START MATERIAL PROVIDED
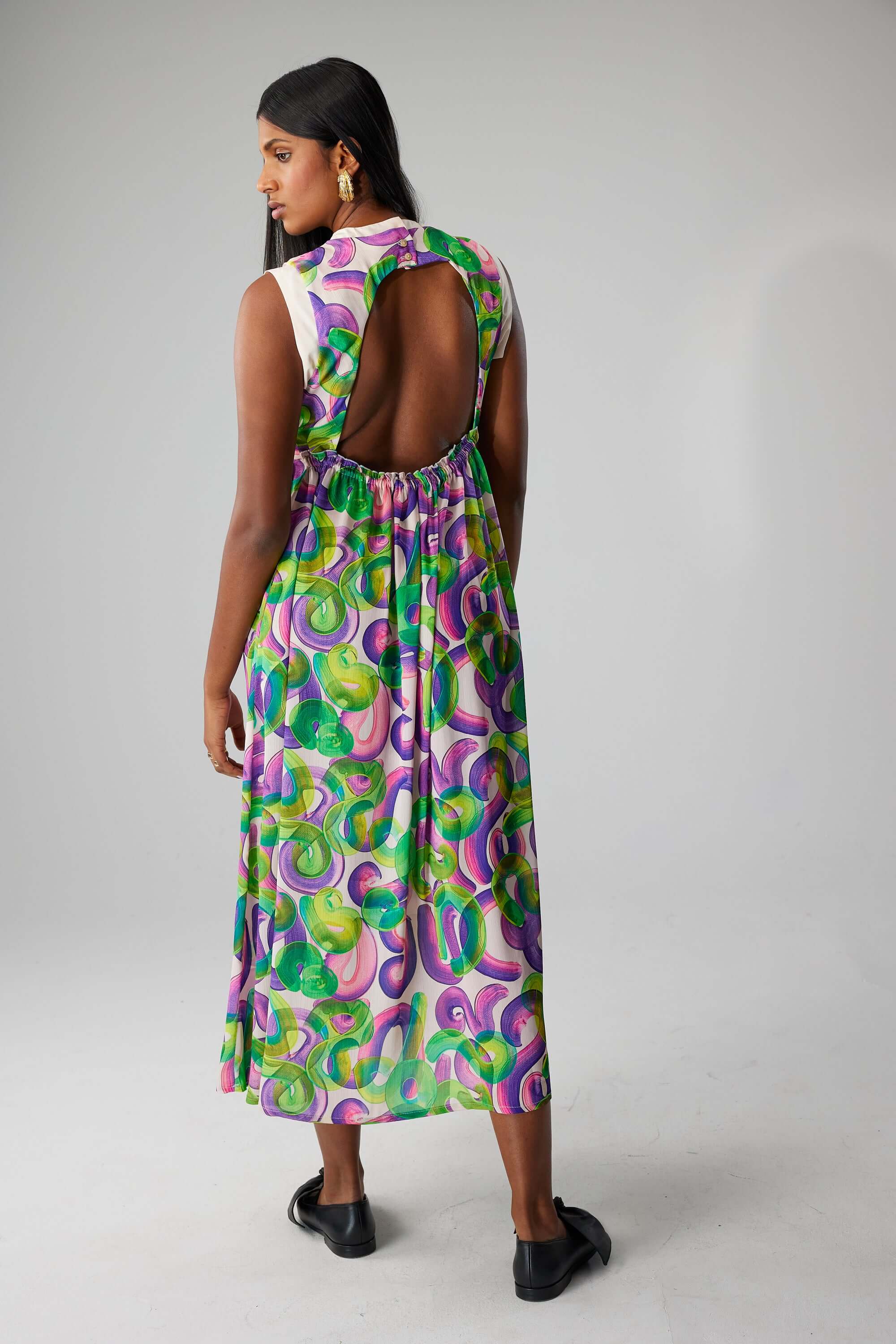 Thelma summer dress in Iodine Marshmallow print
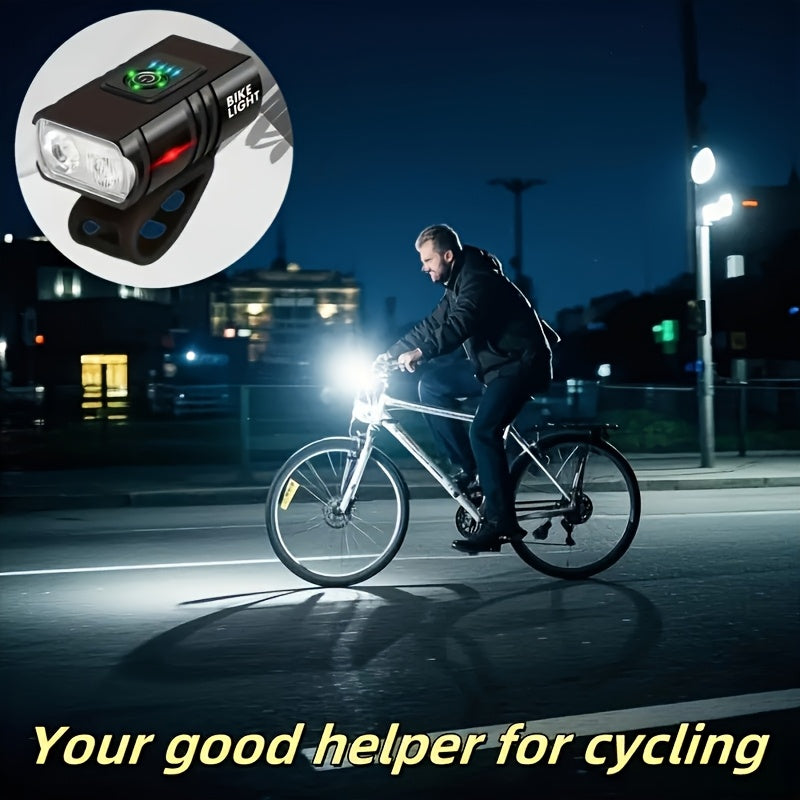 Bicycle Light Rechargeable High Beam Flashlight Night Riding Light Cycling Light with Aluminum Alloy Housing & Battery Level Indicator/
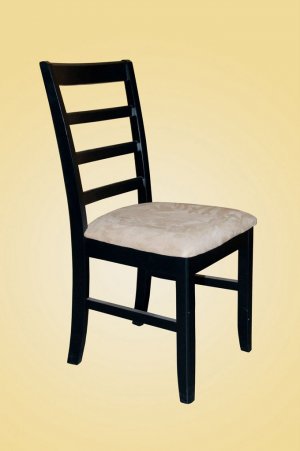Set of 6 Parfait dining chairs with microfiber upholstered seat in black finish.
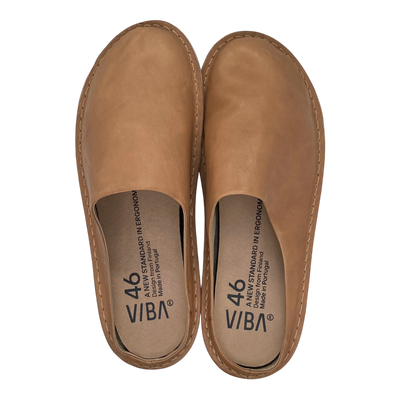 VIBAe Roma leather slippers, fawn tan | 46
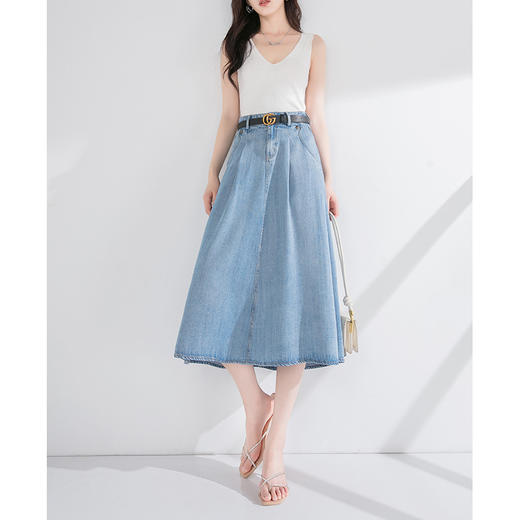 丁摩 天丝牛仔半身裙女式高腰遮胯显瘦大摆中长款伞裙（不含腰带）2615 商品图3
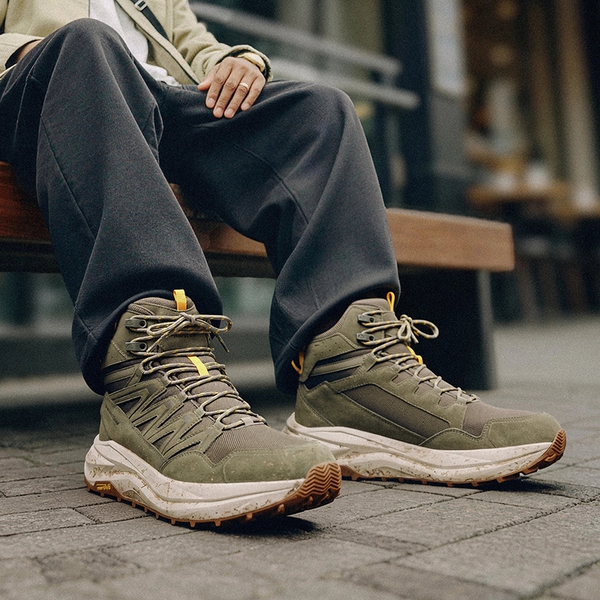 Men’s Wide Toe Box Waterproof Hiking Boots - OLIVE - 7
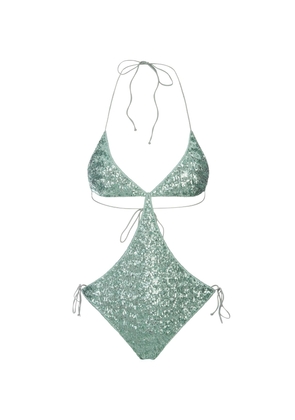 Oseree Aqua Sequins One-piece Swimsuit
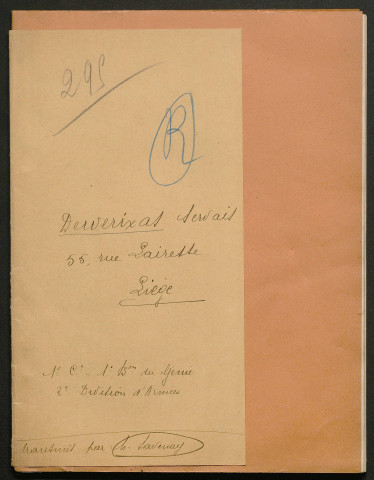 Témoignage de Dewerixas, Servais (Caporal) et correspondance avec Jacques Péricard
END MATERIAL PROVIDED
• WRITTEN TASK
Swap "leather" for "suede" in every line of the listing, keeping all other text unchanged. Leave the pictures out of your answer.

• EXERCISE SOLUTION
 Thelma summer dress in Iodine Marshmallow print
 Bicycle Light Rechargeable High Beam Flashlight Night Riding Light Cycling Light with Aluminum Alloy Housing & Battery Level Indicator/
Set of 6 Parfait dining chairs with microfiber upholstered seat in black finish.
 VIBAe Roma suede slippers, fawn tan | 46
 丁摩 天丝牛仔半身裙女式高腰遮胯显瘦大摆中长款伞裙（不含腰带）2615 商品图3
 Men’s Wide Toe Box Waterproof Hiking Boots - OLIVE - 7
 Oseree Aqua Sequins One-piece Swimsuit
 Témoignage de Dewerixas, Servais (Caporal) et correspondance avec Jacques Péricard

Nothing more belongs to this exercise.